Le Lhassa Chengtou, premier et seul club de football professionnel du Tibet, va mettre la clé sous la porte à la suite d’une série de polémiques sur la tenue de ses matches dans l’une des villes les plus hautes du monde, à 3.650 mètres d’altitude.
Le club de la capitale du Tibet, région autonome au sud-ouest de la Chine, n’a joué que deux matches à domicile cette saison, dans le championnat chinois de troisième division. Et à chaque fois, l’arbitre a dû suspendre la rencontre pendant un quart d’heure pour permettre aux joueurs de respirer de l’oxygène en bouteille, selon l’agence Xinhua (Chine Nouvelle).
La saison dernière, le Lhassa Chengtou avait terminé 26e sur 32 clubs de D3, en jouant la plupart de ses matches à domicile… à Deyang, dans la province du Sichuan, soit à 2.400 km de Lhassa.
« Nous voulions être une fenêtre sur le monde pour le football tibétain, nous avons fait le maximum pour pouvoir accueillir des matches au Tibet, mais en vain », regrette le club dans un communiqué posté sur Weibo, le Twitter chinois, à l’attention de ses 2.500 suiveurs.
Le coup de grâce a été porté par la Fédération chinoise de football (CFA) en décidant de ne plus valider les résultats des rencontres disputées en haute altitude, pour des raisons tenant à la sécurité des joueurs.
Selon certaines sources, six joueurs du Shenzhen Pengcheng seraient sortis du terrain sur une civière pendant un match à Lhassa après avoir été victimes d’un malaise dû à l’altitude, ce que la police tibétaine a démenti.
Le Parti Communiste chinois comptait beaucoup sur le club, créé il y a trois ans, pour aider les Tibétains à se sentir mieux intégrés. Mais la situation géographique s’est révélée un handicap insurmontable. « Tous les terrains disponibles au Tibet sont situés à plus de 3.000 mètres d’altitude », souligne l’agence Xinhua.
– Le précédent sud-américain –
Le problème du football tibétain rappelle la polémique née en 2007 d’une décision du Comité exécutif de la Fifa, avant son 57e Congrès: interdire les matches internationaux au-dessus de 2.500 mètres d’altitude, au nom de la santé des joueurs.
Cette mesure visait tout particulièrement certains pays d’Amérique du Sud, notamment la Bolivie, dont l’équipe nationale évolue souvent à la Paz (3.600 m d’altitude), la Colombie (Bogota, 2.600 m) et l’Equateur (Quito, 2.800 m).

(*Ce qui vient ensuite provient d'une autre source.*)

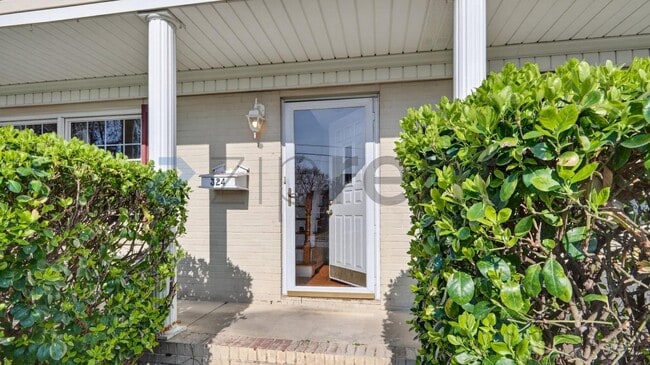 Photo - 324 Busher Rd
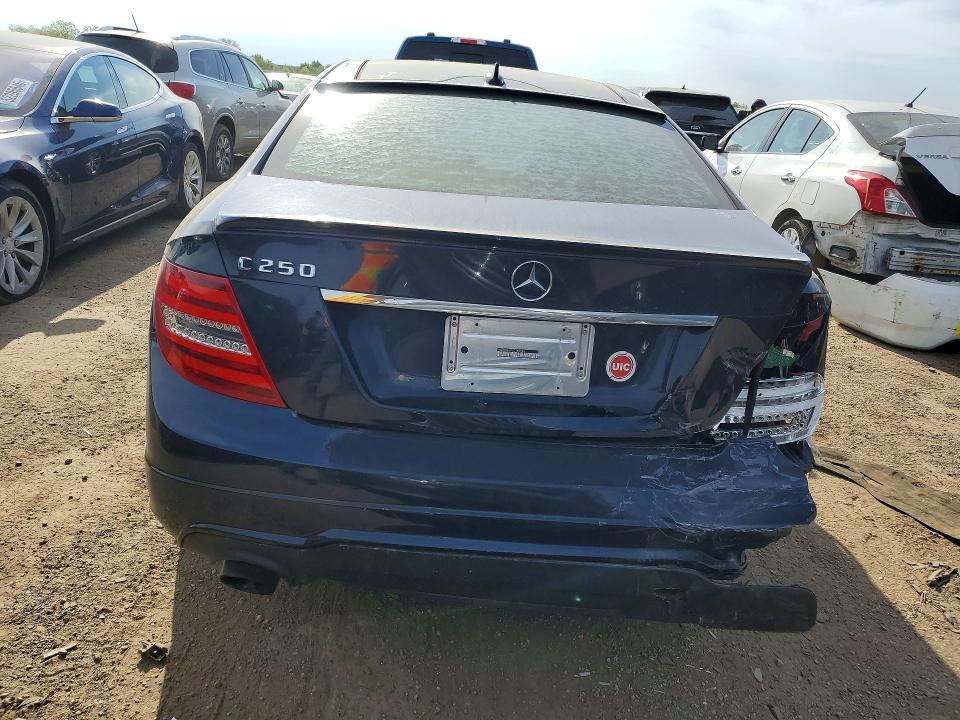 2014 Mercedes-benz C-klasse VIN WDDGJ4HB7EG162964 COPART salvage auction — REAR END, Il - Salvage Certificate, sold $550 on 2026-07-23 (photo 6)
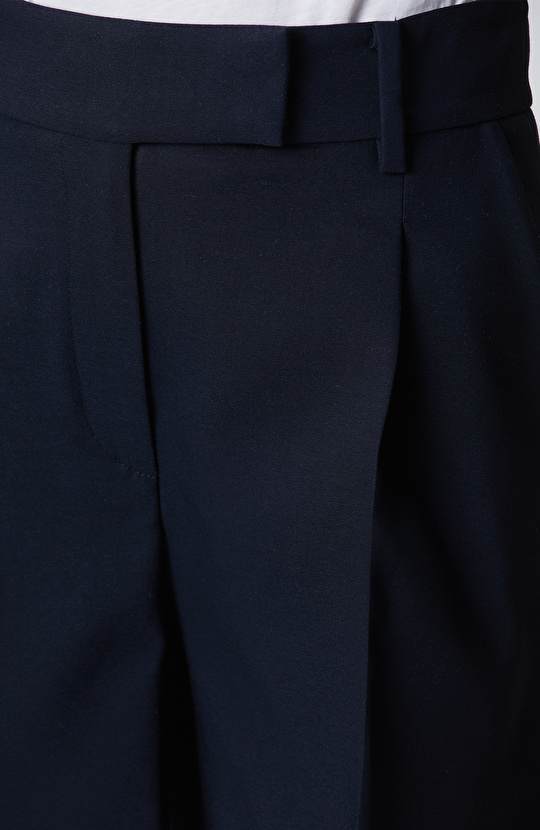 Lacivert Pile Detaylı Kısa Şort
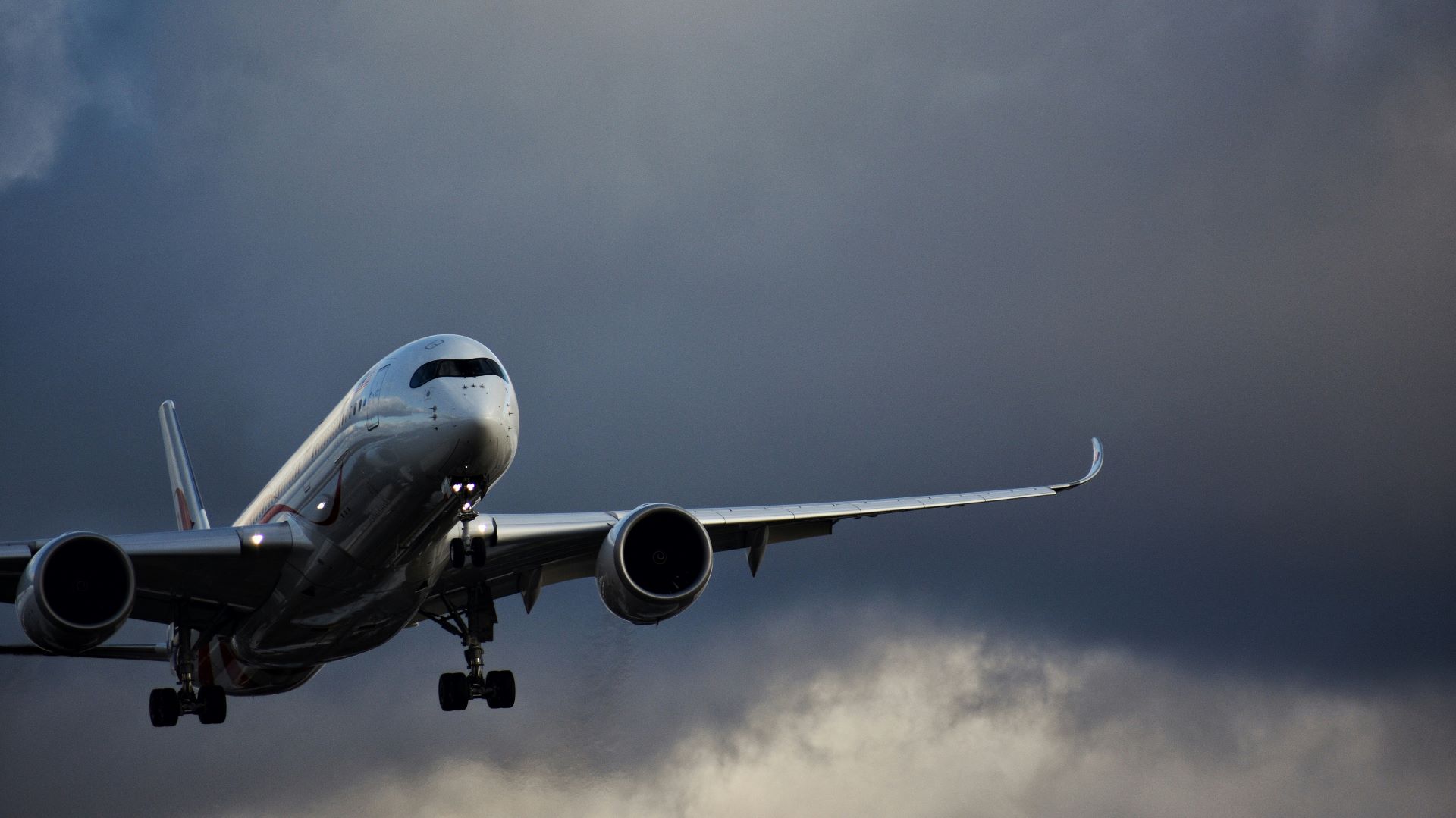 booking-airline-tickets-to-albania-2.jpg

Un boycott de la Copa America 2007 avait alors été envisagé, le président bolivien Evo Morales montant au créneau pour évoquer une situation comparable à l’apartheid en Afrique du Sud. La Fifa était revenue sur cette décision et, deux ans plus tard, l’Argentine de Lionel Messi avait manqué d’air en Bolivie, sévèrement battue (6-1) en éliminatoires du Mondial-2010.
– Finances préoccupantes –
Selon le club tibétain, une autre raison de la dissolution tient à l’interdiction par la CFA de donner aux clubs une appellation commerciale. Le Lhassa Chengtou a porté pendant un moment le nom d’une entreprise de travaux publics, la « Lhasa Urban Construction Investment », propriété de l’Etat.
Tout le personnel, les joueurs et les entraîneurs ont été licenciés la semaine dernière. En trois ans, il n’y aura eu que cinq matches disputés à domicile, selon le Global Times. Il reste à Lhassa 70 jeunes joueurs, âgés de 13 à 16 ans, qui continuent à s’entraîner dans des conditions extrêmes, en haute altitude, et dont l’avenir est incertain.
Le football était arrivé au Tibet au début du 20e siècle, grâce à l’armée britannique. Le Lhassa Chengtou est le 17e club de football professionnel à baisser le rideau cette année, dans un pays où le développement du sport le plus universel est en train de ralentir fortement. A cause de l’impact du coronavirus sur des clubs qui, dans certains cas, étaient déjà dans des situations financières préoccupantes.